### [Task]
In the records that follow, find the line with "common name: eurasian wild pig"; from there, retype every line exactly through the line with "common name: african bush elephant", which also belongs to the answer.

### [Provided entries]
================
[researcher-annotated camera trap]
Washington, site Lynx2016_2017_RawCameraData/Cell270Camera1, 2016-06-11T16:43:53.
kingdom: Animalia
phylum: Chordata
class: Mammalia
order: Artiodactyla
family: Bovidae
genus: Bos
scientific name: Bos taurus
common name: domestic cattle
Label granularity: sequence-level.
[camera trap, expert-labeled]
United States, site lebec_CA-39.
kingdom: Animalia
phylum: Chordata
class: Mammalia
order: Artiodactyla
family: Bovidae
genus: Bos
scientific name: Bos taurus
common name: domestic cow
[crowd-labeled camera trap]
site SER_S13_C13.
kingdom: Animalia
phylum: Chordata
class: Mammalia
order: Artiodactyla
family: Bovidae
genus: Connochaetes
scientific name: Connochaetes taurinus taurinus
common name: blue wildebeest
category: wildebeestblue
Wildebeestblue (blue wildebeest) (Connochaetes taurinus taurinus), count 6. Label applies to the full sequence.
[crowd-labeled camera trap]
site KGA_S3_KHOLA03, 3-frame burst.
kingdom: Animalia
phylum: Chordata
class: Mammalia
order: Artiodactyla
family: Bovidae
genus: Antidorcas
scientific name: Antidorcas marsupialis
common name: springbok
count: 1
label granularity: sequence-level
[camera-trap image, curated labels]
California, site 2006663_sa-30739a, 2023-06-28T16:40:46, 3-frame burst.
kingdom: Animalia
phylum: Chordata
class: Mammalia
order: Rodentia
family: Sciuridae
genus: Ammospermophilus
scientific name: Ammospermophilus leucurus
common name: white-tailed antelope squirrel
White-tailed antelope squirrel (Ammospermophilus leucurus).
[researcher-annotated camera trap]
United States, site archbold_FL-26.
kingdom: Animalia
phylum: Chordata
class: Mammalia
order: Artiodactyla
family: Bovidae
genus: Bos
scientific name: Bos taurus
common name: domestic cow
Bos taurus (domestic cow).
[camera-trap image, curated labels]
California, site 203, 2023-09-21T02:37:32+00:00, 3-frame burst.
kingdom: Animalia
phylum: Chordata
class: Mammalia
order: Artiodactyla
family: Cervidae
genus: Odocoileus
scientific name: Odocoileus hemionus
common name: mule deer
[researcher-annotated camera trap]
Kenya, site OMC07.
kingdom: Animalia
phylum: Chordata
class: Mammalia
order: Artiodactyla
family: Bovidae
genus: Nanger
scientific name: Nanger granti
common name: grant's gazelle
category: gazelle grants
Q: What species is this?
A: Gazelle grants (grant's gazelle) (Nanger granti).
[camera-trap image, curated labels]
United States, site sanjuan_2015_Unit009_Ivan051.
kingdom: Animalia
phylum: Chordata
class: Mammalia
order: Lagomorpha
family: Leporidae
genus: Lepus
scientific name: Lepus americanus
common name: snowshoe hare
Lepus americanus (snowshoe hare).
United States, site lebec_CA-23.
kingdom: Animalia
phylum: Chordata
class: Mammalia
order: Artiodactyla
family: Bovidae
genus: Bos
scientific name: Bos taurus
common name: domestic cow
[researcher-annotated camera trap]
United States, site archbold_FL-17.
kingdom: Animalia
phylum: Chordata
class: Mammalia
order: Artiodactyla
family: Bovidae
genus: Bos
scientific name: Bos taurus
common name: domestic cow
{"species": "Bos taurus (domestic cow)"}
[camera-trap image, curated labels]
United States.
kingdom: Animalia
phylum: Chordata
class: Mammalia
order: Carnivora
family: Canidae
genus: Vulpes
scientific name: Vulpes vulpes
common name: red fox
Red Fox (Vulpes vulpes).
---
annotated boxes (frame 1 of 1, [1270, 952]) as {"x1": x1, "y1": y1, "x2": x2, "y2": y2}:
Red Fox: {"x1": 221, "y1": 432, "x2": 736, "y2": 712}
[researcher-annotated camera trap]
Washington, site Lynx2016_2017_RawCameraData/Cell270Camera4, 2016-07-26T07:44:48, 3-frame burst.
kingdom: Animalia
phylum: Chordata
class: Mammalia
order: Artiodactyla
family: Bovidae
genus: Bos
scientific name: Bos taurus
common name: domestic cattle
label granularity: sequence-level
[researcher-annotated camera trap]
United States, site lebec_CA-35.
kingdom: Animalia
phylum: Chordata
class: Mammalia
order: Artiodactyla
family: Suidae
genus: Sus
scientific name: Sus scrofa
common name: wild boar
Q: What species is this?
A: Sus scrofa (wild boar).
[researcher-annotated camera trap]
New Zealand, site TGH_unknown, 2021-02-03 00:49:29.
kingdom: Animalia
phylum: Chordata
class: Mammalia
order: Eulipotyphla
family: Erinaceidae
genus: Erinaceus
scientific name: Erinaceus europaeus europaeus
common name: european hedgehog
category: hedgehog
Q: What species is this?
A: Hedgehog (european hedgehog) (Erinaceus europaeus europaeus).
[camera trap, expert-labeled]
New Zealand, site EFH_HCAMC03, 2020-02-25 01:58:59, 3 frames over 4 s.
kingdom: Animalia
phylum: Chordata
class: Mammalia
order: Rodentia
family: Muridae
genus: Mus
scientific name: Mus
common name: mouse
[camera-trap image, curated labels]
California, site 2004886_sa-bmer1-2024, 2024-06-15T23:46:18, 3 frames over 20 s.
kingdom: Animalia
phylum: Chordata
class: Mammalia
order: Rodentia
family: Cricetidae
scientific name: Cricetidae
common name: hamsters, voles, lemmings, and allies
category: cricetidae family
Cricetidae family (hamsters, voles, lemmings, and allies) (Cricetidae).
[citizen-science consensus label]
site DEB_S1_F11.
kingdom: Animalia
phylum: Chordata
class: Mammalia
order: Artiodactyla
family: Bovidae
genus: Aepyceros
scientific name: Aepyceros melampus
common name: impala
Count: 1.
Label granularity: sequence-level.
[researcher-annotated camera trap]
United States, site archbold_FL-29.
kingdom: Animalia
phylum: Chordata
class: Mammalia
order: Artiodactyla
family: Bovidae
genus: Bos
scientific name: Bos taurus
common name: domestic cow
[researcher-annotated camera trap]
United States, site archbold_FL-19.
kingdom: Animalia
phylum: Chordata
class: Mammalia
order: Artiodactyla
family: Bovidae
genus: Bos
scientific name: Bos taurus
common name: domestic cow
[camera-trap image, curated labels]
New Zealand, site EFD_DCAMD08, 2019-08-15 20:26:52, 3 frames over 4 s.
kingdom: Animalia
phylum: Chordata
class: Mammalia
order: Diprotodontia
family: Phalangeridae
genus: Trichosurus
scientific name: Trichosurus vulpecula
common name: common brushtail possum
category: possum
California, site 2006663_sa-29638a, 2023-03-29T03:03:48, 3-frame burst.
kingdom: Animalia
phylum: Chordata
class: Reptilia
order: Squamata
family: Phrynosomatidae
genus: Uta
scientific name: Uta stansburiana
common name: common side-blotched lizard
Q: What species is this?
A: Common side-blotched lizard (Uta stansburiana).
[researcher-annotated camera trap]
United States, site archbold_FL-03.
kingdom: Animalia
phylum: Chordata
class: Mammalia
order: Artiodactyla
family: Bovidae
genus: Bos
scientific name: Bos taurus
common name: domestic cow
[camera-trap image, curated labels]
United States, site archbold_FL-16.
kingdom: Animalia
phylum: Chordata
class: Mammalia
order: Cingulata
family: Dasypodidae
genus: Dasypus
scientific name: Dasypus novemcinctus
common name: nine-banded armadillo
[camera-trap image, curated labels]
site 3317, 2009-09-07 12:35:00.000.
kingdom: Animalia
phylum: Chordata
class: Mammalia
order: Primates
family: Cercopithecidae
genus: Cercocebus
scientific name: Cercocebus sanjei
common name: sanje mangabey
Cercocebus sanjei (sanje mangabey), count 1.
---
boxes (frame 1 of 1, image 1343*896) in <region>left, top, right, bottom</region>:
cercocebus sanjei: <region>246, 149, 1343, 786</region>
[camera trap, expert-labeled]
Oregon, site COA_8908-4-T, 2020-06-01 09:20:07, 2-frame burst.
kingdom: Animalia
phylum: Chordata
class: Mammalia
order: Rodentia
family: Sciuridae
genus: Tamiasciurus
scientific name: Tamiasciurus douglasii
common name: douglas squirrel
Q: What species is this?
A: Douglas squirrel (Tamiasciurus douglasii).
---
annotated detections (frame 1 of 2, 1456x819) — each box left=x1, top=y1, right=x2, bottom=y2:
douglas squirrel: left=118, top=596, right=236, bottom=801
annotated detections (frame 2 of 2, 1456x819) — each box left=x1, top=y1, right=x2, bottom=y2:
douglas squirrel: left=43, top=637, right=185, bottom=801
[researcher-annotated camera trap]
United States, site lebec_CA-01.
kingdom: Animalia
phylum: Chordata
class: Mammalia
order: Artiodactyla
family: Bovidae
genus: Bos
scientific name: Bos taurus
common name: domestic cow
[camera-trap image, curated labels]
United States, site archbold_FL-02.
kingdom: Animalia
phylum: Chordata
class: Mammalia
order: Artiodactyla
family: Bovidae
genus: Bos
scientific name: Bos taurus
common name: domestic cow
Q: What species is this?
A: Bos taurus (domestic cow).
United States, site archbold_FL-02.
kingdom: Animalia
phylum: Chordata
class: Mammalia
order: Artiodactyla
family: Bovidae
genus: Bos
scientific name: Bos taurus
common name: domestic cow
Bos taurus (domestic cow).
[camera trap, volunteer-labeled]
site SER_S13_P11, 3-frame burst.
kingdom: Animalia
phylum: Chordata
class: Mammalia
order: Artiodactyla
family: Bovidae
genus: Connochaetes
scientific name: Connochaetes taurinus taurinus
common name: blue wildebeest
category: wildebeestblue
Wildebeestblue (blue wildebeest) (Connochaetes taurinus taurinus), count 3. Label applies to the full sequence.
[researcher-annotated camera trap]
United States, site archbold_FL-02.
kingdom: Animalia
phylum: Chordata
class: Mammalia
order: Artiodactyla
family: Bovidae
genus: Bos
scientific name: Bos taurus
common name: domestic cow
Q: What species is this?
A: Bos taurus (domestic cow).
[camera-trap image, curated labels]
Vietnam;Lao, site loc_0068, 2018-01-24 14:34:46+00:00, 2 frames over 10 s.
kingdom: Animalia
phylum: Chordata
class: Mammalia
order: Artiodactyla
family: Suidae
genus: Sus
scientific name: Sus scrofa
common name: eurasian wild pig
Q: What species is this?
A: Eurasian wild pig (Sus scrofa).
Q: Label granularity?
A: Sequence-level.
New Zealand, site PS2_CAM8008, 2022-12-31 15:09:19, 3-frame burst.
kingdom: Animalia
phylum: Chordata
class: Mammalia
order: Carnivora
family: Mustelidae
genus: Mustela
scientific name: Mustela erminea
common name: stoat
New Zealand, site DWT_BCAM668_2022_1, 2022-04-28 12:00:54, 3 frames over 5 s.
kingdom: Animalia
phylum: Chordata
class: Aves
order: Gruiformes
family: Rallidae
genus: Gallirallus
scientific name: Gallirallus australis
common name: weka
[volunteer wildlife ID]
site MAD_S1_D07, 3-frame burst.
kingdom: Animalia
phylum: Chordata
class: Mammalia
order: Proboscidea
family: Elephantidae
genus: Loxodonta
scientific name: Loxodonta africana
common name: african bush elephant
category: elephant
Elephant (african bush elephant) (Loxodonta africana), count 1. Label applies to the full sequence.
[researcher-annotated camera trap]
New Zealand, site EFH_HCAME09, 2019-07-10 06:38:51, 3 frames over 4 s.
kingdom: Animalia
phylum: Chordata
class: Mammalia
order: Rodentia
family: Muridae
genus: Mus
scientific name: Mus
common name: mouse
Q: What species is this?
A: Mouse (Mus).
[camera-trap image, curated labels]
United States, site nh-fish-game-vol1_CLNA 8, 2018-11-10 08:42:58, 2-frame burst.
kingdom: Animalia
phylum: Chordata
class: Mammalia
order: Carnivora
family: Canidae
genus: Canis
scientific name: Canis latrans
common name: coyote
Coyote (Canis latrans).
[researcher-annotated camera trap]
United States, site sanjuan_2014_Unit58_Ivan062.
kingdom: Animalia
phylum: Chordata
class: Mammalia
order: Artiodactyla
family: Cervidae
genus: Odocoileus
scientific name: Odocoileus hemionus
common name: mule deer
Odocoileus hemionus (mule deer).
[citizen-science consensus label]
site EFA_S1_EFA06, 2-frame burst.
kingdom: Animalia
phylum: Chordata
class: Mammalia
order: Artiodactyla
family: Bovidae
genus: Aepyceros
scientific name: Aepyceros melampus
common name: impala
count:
================
### [Answer box]
common name: eurasian wild pig
Q: What species is this?
A: Eurasian wild pig (Sus scrofa).
Q: Label granularity?
A: Sequence-level.
New Zealand, site PS2_CAM8008, 2022-12-31 15:09:19, 3-frame burst.
kingdom: Animalia
phylum: Chordata
class: Mammalia
order: Carnivora
family: Mustelidae
genus: Mustela
scientific name: Mustela erminea
common name: stoat
New Zealand, site DWT_BCAM668_2022_1, 2022-04-28 12:00:54, 3 frames over 5 s.
kingdom: Animalia
phylum: Chordata
class: Aves
order: Gruiformes
family: Rallidae
genus: Gallirallus
scientific name: Gallirallus australis
common name: weka
[volunteer wildlife ID]
site MAD_S1_D07, 3-frame burst.
kingdom: Animalia
phylum: Chordata
class: Mammalia
order: Proboscidea
family: Elephantidae
genus: Loxodonta
scientific name: Loxodonta africana
common name: african bush elephant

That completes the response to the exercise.